By T S Sudhir
Less than a month since the official division of Andhra Pradesh, many firms established in Hyderabad and in other districts of Telangana state are looking east. Owned by those from the coastal Andhra and Rayalaseema regions, their reasons to move out of Telangana however, vary. While some want to be part of the development process of the residuary Andhra Pradesh, others are smelling a good business opportunity if the new state offers generous tax incentives. Some others feel they will be short of opportunities in a Telangana state that will like to give preference to its own entrepreneurs.

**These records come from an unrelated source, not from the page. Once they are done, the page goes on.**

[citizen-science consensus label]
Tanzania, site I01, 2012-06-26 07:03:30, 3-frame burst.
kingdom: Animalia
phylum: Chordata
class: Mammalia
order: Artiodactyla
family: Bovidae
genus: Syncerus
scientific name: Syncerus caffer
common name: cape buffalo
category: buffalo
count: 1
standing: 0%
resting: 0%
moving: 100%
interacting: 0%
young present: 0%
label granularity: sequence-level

Sanjay Devulapalli and Sai Ramesh started Malloc Solutions, an IT company, in Hyderabad in 2007. Sanjay is from Telangana while Ramesh is from coastal Andhra. Now with the borders redrawn, the partners have decided to branch out as well. The decision was also motivated by Ramesh’s desire to work out of Visakhapatnam, his hometown. So Malloc Solutions will now set up a unit in the city of destiny in addition to its operations in Hyderabad.
“We have been thinking about in the last three months since the elections happened. For me, it was a business decision. If the state of Andhra Pradesh is going to give some exemptions and encourage business, especially since we are into e-governance, we see an opportunity,” says Sanjay Devulapalli. “For me, it was most definitely an emotional decision to go back to Vizag,” says Sai Ramesh.
The reasons are different for Lakshmi Prasad, prinicipal consultant with Soham IT services. He feels he is being treated as a second-class entrepreneur in Telangana state.
“Yes, we are also going for business reasons but there is an underlying emotional reason as well. I have studied in Nizamabad in Telangana and have been here since 1983. Yet I feel that the manner in which the state is divided, there is now a glass ceiling. The emotional factor is impacting our business. Even the clients are backing out and looking at us as Andhra companies and have second thoughts about doing business with us,” says Prasad.
A few entrepreneurs especially in the manufacturing sector, who did not want to be named, said a few Telangana clients are withdrawing orders, indirectly pushing those with Seemandhra roots out. What is worrying them also is the demand of the Telangana Joint action committee that is placing restrictions on the kind of labour they employ. Prof M Kodandaram, Chairman of the TJAC says, “About 70 to 75 per cent of the jobs pertaining to skilled and semi-skilled category should be reserved for local people. This includes operators and people below that.”
But not everyone is convinced that shifting to Andhra Pradesh at the moment is a good idea. IT honcho Raghu Sakuru says none of the cities in Andhra Pradesh compare in terms of infrastructure with Hyderabad and therefore, it makes little sense to move out of an established IT centre.
But the Chandrababu Naidu government is already gloating over the early gains, in terms of a spike in firms queuing up to register themselves in Andhra Pradesh. “Naidu has international image and is a brand. Industry has confidence on him about permission and law and order. That is why businessmen are more attracted towards Andhra Pradesh,” says C M Ramesh, TDP MP. Jitender Reddy, leader of the TRS parliamentary party pooh-poohs the claim saying Telangana is a new brand while Andhra Pradesh is an established brand. “These are teething problems in Telangana. It is a hare and tortoise story. They will do things in a hurry. We will do it slow and steady,” says Reddy. Telangana IT minister K T Rama Rao is already in overdrive, trying to woo industry to help the government add lustre to Brand Hyderabad.
But just as Rome was not built in one day, Andhra Pradesh will face a long gestation period. Not just infrastructure, even quality manpower faces a question mark in Naidu land and that will prompt many from the state, working in Hyderabad, to stay back despite the problems. But the early flight of entrepreneurship, even if it is a trickle, is not something that will help Telangana’s brand equity.